The biggest surprise coming out of Spike TV's recent Video Game Awards was the Game of the Year win for "The Walking Dead: The Game." The Telltale Games adventure beat out "Mass Effect 3" and "Assassin's Creed 3," titles that featured impressive feats of technology and multimillion-dollar budgets.
It won on the strength of its writing and episodic nature. Spread out over five parts, the adventure game follows Lee and Clementine, two survivors struggling through the zombie apocalypse. Lee is a convicted murderer who escaped custody while heading to prison. He stumbles upon a youngster named Clementine; together, they have to survive the horrors of the world.
Like other Telltale Games, "The Walking Dead" has elements of the old point-and-click adventure on the PC. It's not a title where quick-twitch shooting is essential, though there are scenes when it helps. It's more about puzzle-solving, grabbing items from the environment and figuring out how they can be used to solve problems.
That can be anything from restarting a broken-down train to escaping the Savannah sewers. The puzzles aren't difficult, but there are tense moments as players have to learn the rules of franchise creator Robert Kirkman's zombified world and abide by them. Players can't make much noise, because it attracts the undead. They should be wary of strangers. And most importantly, everyone who dies becomes a zombie, unless the head gets mangled.

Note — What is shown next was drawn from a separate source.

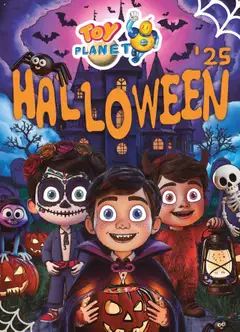 Vista previa del folleto Toy Planet catálogo válido desde 06/10/2025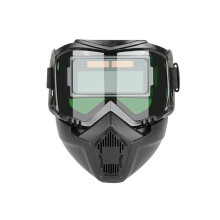 Automatic Dimming Welding Helmet with Light Protection Welding Protector Shield Detachable Welding Caps for Welders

As Lee, players also have to make important decisions when it comes to dialogue and plot. They'll have to handle conflicts in a group, siding with one member or another, as the stress and violence push them to the breaking point. The choices can be minor, like giving a boy a high-five, or they can lead to tweaks in the narrative, like choosing which person lives or dies.

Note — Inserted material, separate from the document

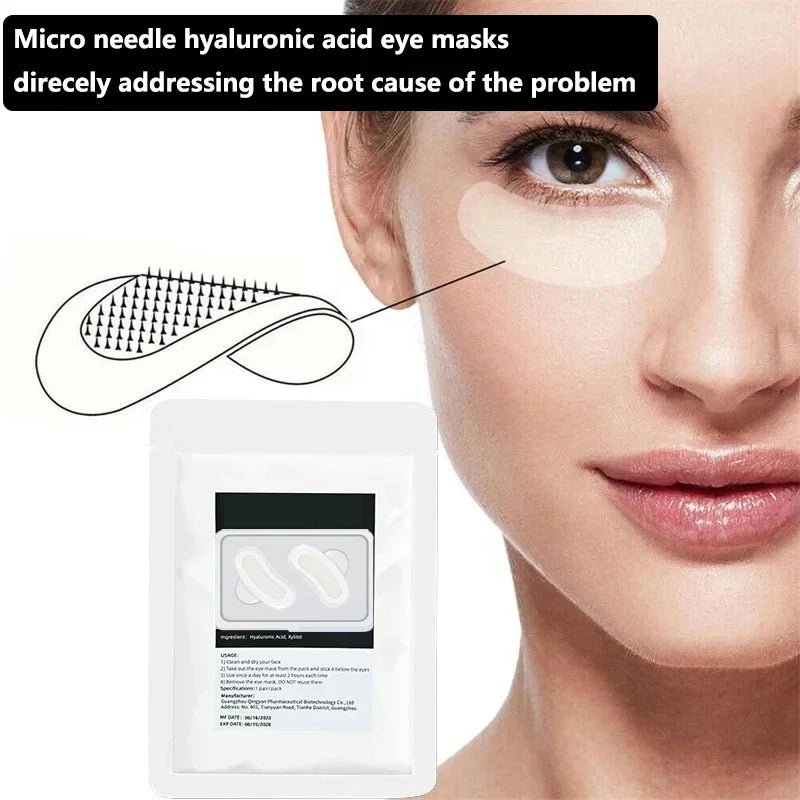 WrinkleDefy Micro-Needle Masks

The choices don't alter the story extensively. There are no branching narratives, but the decisions shape the makeup of the group so two players will have a tailored experience.
But is it worthy to be called the game of the year? The fact that it's a downloadable game and episodic sets a new precedent for the honor. "The Walking Dead" straddles the line between game and interactive movie. There are better titles, such as "Far Cry 3" or "Halo 4" that deserve the game of the year honor, but everyone can appreciate "Walking Dead's" enthralling characters, gut-wrenching twists and story-telling finesse.
A NEW CHALLENGER: When you see "PlayStation All-Stars Battle Royale," the first thing that comes to mind is that it looks like Nintendo's "Smash Bros." series. That's a blessing and a curse. Both games bring heroes and villains from several franchises and let them duke it out. The two offer a dose of nostalgia and fun multiplayer options.
Unfortunately, "PlayStation All-Stars Battle Royale" will always be seen as a game that copies the Nintendo series. And that's a shame. Sony's effort improves on the formula in some ways, with better online play and a more combo-centric fighting system with the addition of super moves. The stages have interesting ideas in characters who destroy platforms and structures that players jump on.
The biggest criticism against it is that it's not "Smash Bros.," and that's a weak argument when "PlayStation All-Stars Battle Royale" is just as enjoyable and requires as much technique to be good against human competition. Sony's fighting game is also one of the first releases to offer the Cross Buy feature, which lets players enjoy the game on the PlayStation 3 and PlayStation Vita.
It's good on both systems, but "Battle Royale" needs more variety when it comes to the stage design. I also wish there were a few more weapons than the handful that pop up randomly during the match. But it's a good first effort from Sony and SuperBot studios.